Document segment ▸

____________________

Dave (adh3) | 779 comments "Albertine was dead." I am not convinced that is true. I lost track of how many times that phrase, or one close to it, was repeated. Verbal irony? Now I did wonder if it was ironic in a psychological sense rather (or in addition to) the physical sense. She wasn't dead psychologically (or in memory) because he continued to obsess just as when she was alive and continued to spy on her after her "death." At some point (I believe after Aime's trip to Touraine) the phrases "Albertine was dead" began appearing in close proximity to "Albertine was alive" and the narrator at least entertained the possibility that she had staged her own death. The whole volume was like a vast psychological storm swirling in a "vicious circle" (Proust's phrase) that finally spends all its energy over the course of five years. This whole "storm" may be irony. I can't be the only reader who believes she is still alive.


message 5: by Dave (new)

Dave (adh3) | 779 comments The agents: St Loup, Aime, Andrée. St Loup's mission to bribe Albertine's aunt was confusing. But it was clear to the reader that St Loup recognized Albertine when shown her picture and the narrator did not pick up on that recognition. Aime did not seem to me a reliable source given his willingness to do whatever was necessary to support his family as disclosed in S & G. The Balbec Bathhouse Attendant's disclosures are neutralized by memories of Aunt Leonie's criticism of the Attendant's exaggeration and untruthfulness. The Touraine Laundress' veracity is colored by her sleeping with Aime (which also colors his report). Andrée's three visits to the narrator. are like the Ghost of Lovers Past: three completely different and contradictory versions - my conclusion is she is Albertine's agent come to mess with the narrator's head or determine the state of his obsession.


message 6: by Dave (new)

Dave (adh3) | 779 comments Albertine's letter's before her death seem to be calculated to torment or tease the narrator. Whether for revenge or for sadisim is not yet established. The Aunt's letter reporting her death seems fraudulent (my guess was Andrée wrote it). But the narrator never focuses on the death but remain's focused on Albertine's sexuality. It brings to mind in previous volumes when the inability to really know someone else was commented upon. So the narrator never seriously considers the possibly of a staged death, but is never able to find a decisive answer on Albertine's sexuality. So is the "truth" of who someone else really is "The Fugitive"?


message 7: by Dave (last edited Jul 10, 2014 05:35PM) (new)

____________________

Listed records ▸
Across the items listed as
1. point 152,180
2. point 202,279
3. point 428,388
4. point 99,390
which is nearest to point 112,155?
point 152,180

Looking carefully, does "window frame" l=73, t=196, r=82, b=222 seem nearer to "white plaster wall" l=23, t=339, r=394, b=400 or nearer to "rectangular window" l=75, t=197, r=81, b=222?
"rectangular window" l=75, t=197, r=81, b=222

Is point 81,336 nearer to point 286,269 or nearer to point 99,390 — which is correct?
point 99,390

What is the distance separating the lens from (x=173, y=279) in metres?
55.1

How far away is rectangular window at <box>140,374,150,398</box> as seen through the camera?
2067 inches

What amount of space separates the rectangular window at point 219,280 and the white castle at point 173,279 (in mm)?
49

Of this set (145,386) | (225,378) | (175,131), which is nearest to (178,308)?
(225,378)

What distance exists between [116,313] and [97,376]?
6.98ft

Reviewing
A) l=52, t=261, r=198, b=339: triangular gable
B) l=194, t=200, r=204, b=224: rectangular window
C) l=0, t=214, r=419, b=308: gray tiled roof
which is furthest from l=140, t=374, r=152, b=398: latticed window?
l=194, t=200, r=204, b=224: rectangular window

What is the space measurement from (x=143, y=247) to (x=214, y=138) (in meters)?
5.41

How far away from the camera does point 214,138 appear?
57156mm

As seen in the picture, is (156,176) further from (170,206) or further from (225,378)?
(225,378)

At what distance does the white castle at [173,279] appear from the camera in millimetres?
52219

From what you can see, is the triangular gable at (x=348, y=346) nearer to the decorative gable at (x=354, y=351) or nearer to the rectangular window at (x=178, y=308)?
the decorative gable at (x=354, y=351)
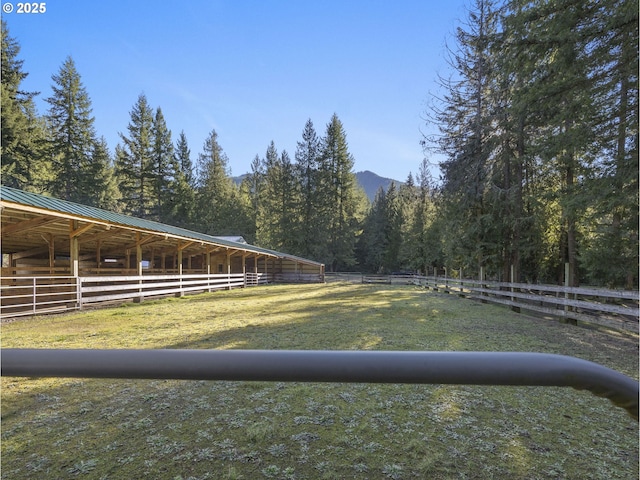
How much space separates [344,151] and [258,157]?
17.3 meters

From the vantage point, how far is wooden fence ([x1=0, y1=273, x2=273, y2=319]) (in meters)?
8.30

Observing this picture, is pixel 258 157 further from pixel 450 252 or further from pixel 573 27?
pixel 573 27

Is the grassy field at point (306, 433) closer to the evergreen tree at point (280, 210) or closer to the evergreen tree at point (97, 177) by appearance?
the evergreen tree at point (97, 177)

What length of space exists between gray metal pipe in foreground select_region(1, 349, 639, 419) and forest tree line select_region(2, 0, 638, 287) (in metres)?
7.13

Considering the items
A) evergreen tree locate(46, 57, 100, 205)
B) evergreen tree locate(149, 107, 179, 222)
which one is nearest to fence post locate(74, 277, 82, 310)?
evergreen tree locate(46, 57, 100, 205)

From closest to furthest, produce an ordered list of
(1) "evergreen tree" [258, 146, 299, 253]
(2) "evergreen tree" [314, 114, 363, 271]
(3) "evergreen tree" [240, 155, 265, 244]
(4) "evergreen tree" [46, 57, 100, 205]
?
(4) "evergreen tree" [46, 57, 100, 205] → (1) "evergreen tree" [258, 146, 299, 253] → (2) "evergreen tree" [314, 114, 363, 271] → (3) "evergreen tree" [240, 155, 265, 244]

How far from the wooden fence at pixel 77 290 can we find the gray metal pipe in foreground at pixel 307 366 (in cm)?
915

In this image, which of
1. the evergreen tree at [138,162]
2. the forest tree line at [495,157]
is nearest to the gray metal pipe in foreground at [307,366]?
the forest tree line at [495,157]

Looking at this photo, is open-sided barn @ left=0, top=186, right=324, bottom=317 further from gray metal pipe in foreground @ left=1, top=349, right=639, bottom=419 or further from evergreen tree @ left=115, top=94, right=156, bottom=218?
evergreen tree @ left=115, top=94, right=156, bottom=218

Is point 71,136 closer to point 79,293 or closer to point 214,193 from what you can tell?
point 214,193

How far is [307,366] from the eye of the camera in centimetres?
72

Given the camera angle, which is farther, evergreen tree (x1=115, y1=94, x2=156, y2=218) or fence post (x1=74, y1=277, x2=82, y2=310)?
evergreen tree (x1=115, y1=94, x2=156, y2=218)

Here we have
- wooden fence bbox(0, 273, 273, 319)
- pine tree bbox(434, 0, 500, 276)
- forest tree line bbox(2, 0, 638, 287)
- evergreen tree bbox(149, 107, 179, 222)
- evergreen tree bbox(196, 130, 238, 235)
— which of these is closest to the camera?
forest tree line bbox(2, 0, 638, 287)

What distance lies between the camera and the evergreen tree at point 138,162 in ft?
123
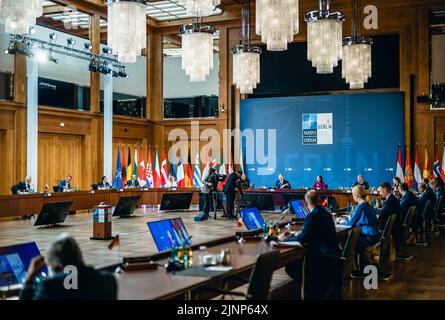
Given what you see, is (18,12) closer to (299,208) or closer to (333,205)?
(299,208)

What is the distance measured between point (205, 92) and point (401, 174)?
847cm

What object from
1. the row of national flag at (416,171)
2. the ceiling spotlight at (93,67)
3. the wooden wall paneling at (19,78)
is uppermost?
the ceiling spotlight at (93,67)

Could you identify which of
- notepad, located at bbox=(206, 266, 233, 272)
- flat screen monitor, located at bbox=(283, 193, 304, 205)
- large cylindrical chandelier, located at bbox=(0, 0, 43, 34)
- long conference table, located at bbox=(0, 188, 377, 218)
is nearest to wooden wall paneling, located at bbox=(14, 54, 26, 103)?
long conference table, located at bbox=(0, 188, 377, 218)

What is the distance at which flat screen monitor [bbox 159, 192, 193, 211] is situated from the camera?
18.0 meters

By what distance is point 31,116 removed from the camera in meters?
17.5

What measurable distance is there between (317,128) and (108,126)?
7595mm

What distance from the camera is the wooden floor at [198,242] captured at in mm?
7078

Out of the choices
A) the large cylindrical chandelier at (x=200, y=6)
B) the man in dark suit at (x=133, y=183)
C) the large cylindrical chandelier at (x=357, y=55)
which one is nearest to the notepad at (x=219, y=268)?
the large cylindrical chandelier at (x=200, y=6)

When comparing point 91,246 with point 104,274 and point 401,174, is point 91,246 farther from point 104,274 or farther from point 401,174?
point 401,174

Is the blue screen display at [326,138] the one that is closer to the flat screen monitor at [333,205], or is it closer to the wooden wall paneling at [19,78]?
the flat screen monitor at [333,205]

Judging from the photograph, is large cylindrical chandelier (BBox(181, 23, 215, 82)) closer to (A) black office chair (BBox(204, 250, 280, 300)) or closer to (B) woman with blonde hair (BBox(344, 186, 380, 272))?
(B) woman with blonde hair (BBox(344, 186, 380, 272))

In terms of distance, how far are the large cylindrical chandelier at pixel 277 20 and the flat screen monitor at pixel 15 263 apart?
158 inches

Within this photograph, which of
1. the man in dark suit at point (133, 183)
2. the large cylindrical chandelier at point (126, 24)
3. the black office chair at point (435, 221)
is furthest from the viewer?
the man in dark suit at point (133, 183)

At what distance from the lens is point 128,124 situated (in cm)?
2220
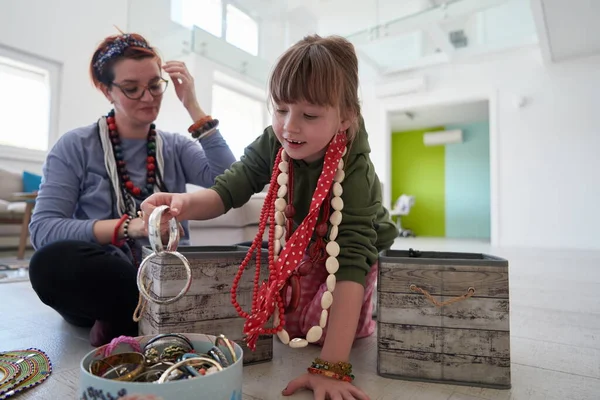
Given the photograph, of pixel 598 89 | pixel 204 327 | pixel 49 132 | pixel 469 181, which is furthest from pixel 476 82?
pixel 204 327

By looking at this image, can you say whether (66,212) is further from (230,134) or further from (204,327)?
(230,134)

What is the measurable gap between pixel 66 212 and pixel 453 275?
2.96 feet

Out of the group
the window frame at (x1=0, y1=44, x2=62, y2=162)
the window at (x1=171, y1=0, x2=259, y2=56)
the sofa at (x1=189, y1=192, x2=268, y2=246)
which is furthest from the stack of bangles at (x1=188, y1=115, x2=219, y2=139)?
the window at (x1=171, y1=0, x2=259, y2=56)

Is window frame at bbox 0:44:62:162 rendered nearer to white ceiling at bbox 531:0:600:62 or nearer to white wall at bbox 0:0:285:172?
white wall at bbox 0:0:285:172

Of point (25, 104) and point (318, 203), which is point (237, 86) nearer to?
point (25, 104)

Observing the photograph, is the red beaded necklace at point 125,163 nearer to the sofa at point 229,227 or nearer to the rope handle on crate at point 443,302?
the rope handle on crate at point 443,302

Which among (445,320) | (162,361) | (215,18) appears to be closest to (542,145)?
(215,18)

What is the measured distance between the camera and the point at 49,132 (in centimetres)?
401

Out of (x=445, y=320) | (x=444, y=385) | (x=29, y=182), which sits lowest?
(x=444, y=385)

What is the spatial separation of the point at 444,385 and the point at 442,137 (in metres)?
7.20

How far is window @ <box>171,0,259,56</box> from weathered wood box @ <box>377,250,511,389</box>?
14.5ft

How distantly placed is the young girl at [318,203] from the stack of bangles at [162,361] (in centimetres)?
15

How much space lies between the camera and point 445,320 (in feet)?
2.23

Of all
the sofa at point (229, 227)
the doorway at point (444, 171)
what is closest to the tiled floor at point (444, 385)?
the sofa at point (229, 227)
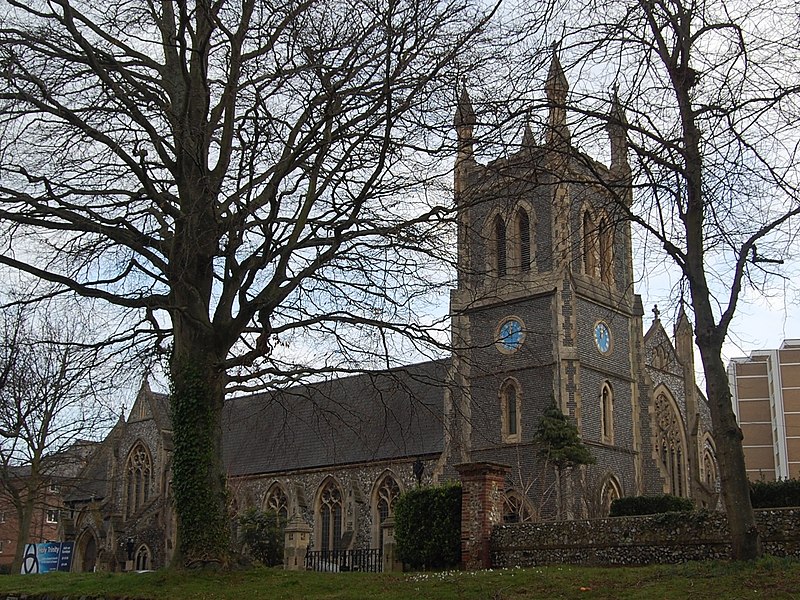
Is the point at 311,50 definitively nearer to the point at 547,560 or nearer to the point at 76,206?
the point at 76,206

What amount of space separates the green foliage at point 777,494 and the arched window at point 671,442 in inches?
653

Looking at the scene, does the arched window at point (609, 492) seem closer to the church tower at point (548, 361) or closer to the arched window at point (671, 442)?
the church tower at point (548, 361)

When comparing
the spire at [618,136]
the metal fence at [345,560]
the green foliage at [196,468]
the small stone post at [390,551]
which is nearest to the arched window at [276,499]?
the metal fence at [345,560]

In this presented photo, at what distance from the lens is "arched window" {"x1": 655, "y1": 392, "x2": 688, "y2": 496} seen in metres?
36.8

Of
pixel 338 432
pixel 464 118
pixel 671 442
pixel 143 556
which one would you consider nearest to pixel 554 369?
pixel 671 442

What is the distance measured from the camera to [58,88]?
45.9 feet


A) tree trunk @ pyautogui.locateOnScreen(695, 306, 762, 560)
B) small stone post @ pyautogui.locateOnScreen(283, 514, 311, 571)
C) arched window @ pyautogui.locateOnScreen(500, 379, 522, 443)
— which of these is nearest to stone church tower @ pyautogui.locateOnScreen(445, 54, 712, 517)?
arched window @ pyautogui.locateOnScreen(500, 379, 522, 443)

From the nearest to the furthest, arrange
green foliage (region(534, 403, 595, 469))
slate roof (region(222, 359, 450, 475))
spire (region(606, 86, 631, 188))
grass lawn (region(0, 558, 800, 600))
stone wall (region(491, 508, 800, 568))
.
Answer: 1. grass lawn (region(0, 558, 800, 600))
2. spire (region(606, 86, 631, 188))
3. stone wall (region(491, 508, 800, 568))
4. green foliage (region(534, 403, 595, 469))
5. slate roof (region(222, 359, 450, 475))

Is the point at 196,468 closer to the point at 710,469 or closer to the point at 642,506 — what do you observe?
the point at 642,506

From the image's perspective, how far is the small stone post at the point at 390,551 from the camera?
68.5 ft

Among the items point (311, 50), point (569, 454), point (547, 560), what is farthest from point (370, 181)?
point (569, 454)

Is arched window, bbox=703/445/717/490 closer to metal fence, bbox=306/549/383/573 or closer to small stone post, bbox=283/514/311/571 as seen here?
metal fence, bbox=306/549/383/573

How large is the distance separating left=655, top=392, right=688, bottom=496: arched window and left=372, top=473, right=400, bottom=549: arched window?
1068 cm

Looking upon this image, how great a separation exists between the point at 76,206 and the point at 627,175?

____________________

Short exercise A ▸
Answer these questions about the forum posts on Albertine, each on its own line:
(i) Over how many years does the commenter say the psychological storm spends its energy?
(ii) Who does the commenter guess wrote the aunt's letter reporting the death?
(iii) Which three people are named as the agents?
Short exercise B ▸
From the forum posts on Albertine, extract the passage starting with "message 6: by" and going on through "2014 05:35PM) (new)".

Correct answer A ▸
(i) Five years.
(ii) Andrée.
(iii) St Loup, Aime, and Andrée.

Correct answer B ▸
message 6: by Dave (new)

Dave (adh3) | 779 comments Albertine's letter's before her death seem to be calculated to torment or tease the narrator. Whether for revenge or for sadisim is not yet established. The Aunt's letter reporting her death seems fraudulent (my guess was Andrée wrote it). But the narrator never focuses on the death but remain's focused on Albertine's sexuality. It brings to mind in previous volumes when the inability to really know someone else was commented upon. So the narrator never seriously considers the possibly of a staged death, but is never able to find a decisive answer on Albertine's sexuality. So is the "truth" of who someone else really is "The Fugitive"?


message 7: by Dave (last edited Jul 10, 2014 05:35PM) (new)